◆ Data for the task
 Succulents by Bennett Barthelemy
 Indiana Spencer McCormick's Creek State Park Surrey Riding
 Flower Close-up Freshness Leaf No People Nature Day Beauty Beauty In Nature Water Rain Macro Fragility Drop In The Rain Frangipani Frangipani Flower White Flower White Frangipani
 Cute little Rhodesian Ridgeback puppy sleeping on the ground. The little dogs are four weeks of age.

==

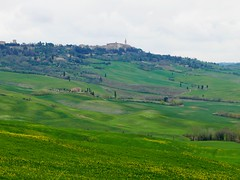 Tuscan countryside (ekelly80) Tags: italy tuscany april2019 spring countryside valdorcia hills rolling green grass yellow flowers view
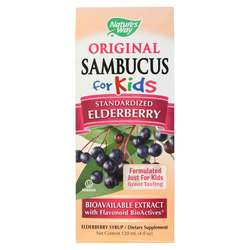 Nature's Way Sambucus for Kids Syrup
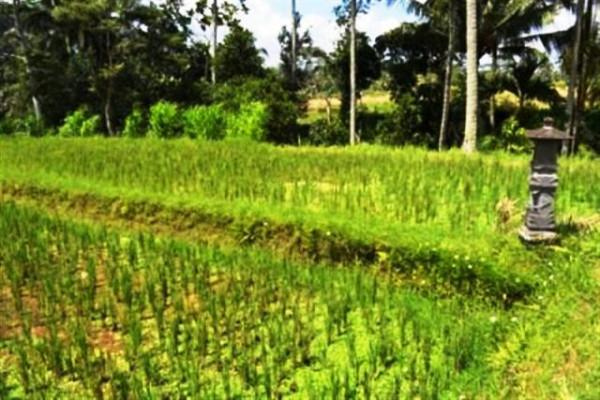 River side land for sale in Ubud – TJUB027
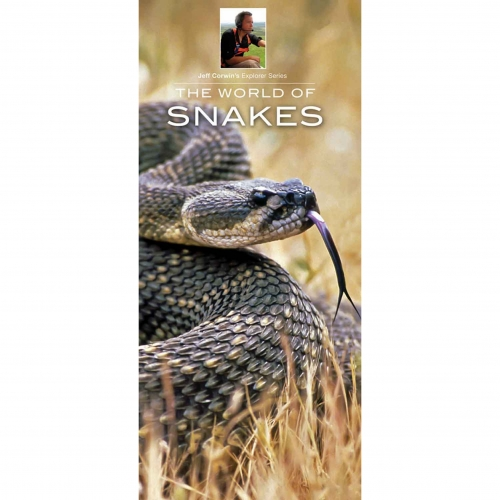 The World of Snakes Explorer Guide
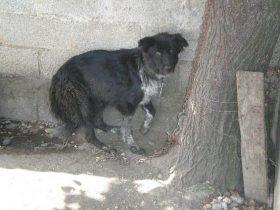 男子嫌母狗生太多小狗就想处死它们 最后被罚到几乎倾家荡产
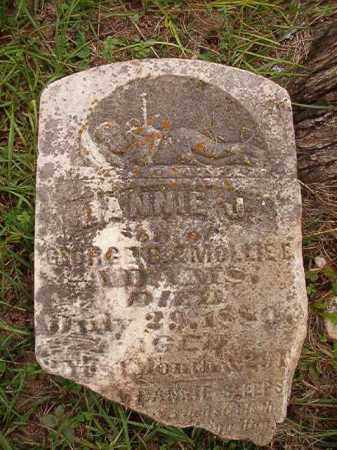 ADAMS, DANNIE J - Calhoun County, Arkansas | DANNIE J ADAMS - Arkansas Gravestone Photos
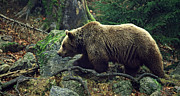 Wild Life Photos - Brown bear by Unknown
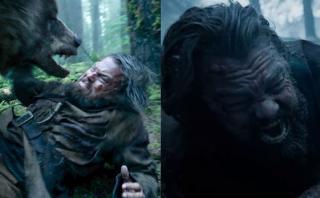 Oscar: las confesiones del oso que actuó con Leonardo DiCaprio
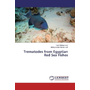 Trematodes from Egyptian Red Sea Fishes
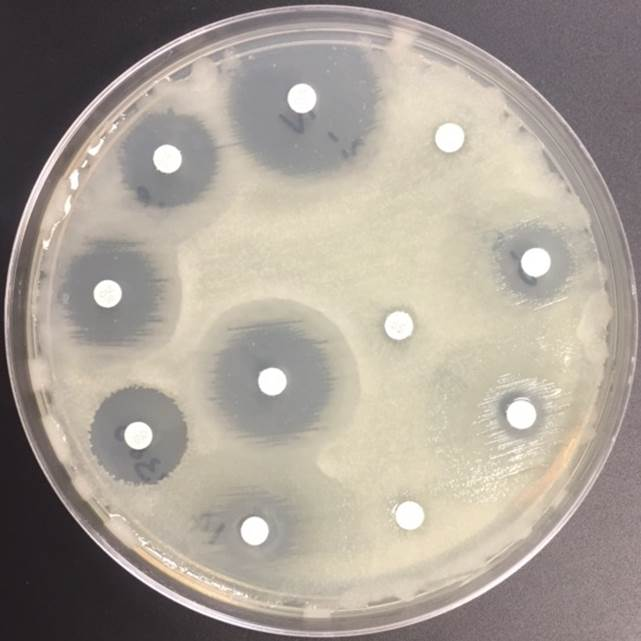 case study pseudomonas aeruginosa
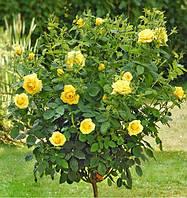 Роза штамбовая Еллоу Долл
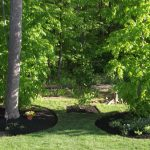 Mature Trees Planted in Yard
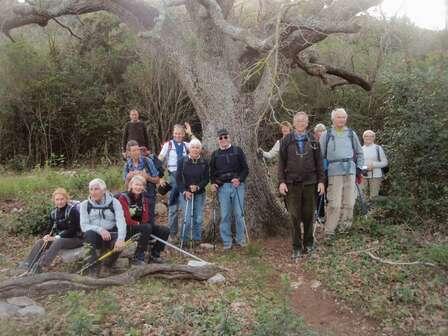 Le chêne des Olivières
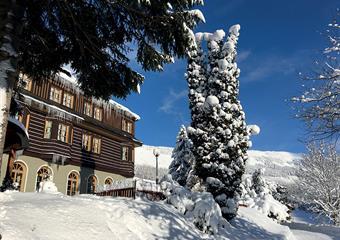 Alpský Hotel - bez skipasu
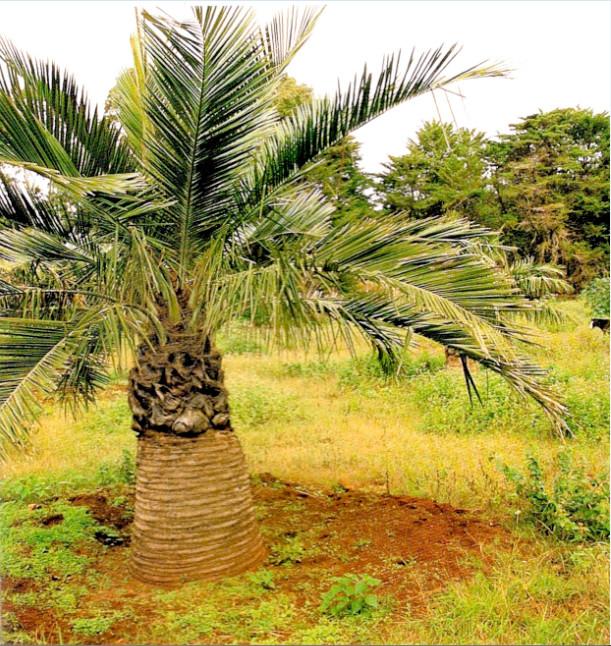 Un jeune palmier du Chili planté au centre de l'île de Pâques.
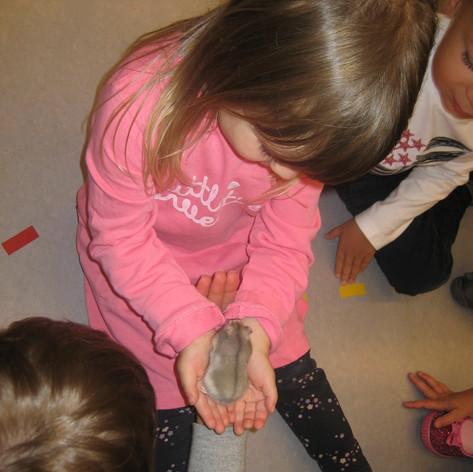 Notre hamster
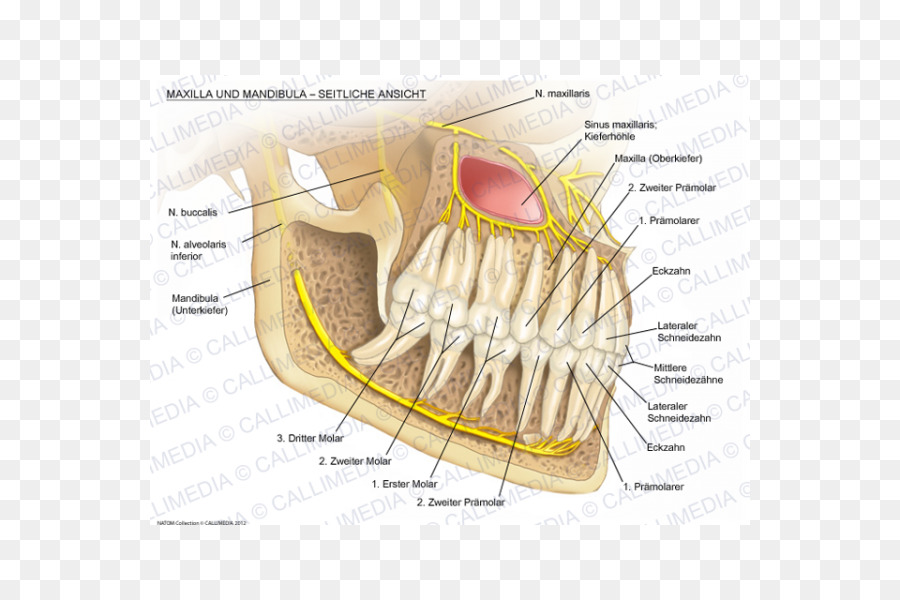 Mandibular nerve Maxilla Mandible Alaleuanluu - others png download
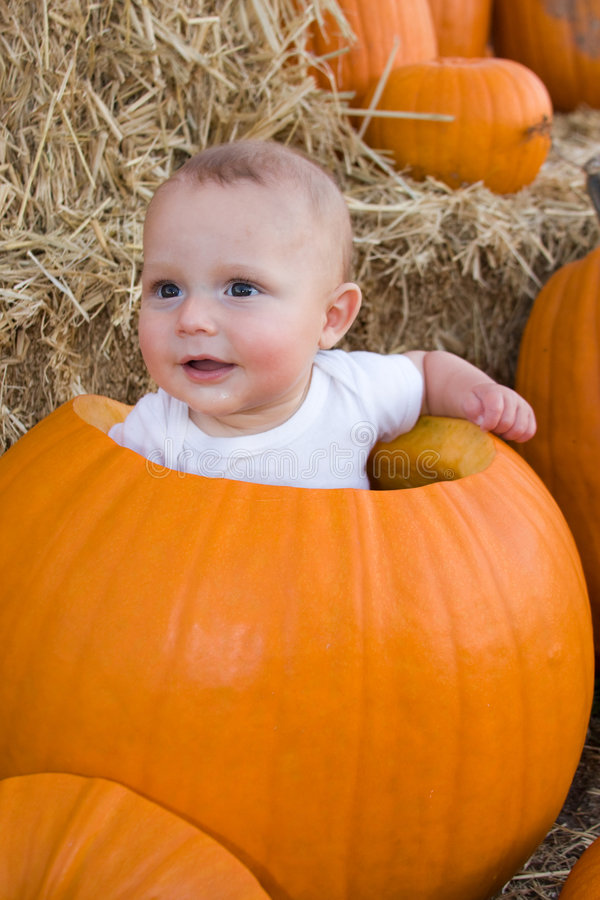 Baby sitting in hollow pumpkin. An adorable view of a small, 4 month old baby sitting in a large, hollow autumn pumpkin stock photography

◆ Your assignment
Nothing but the lines above from the one containing "Succulents by Bennett Barthelemy" through the one containing "Cute little Rhodesian" should appear in the answer, each repeated exactly.

◆ Task result
 Succulents by Bennett Barthelemy
 Indiana Spencer McCormick's Creek State Park Surrey Riding
 Flower Close-up Freshness Leaf No People Nature Day Beauty Beauty In Nature Water Rain Macro Fragility Drop In The Rain Frangipani Frangipani Flower White Flower White Frangipani
 Cute little Rhodesian Ridgeback puppy sleeping on the ground. The little dogs are four weeks of age.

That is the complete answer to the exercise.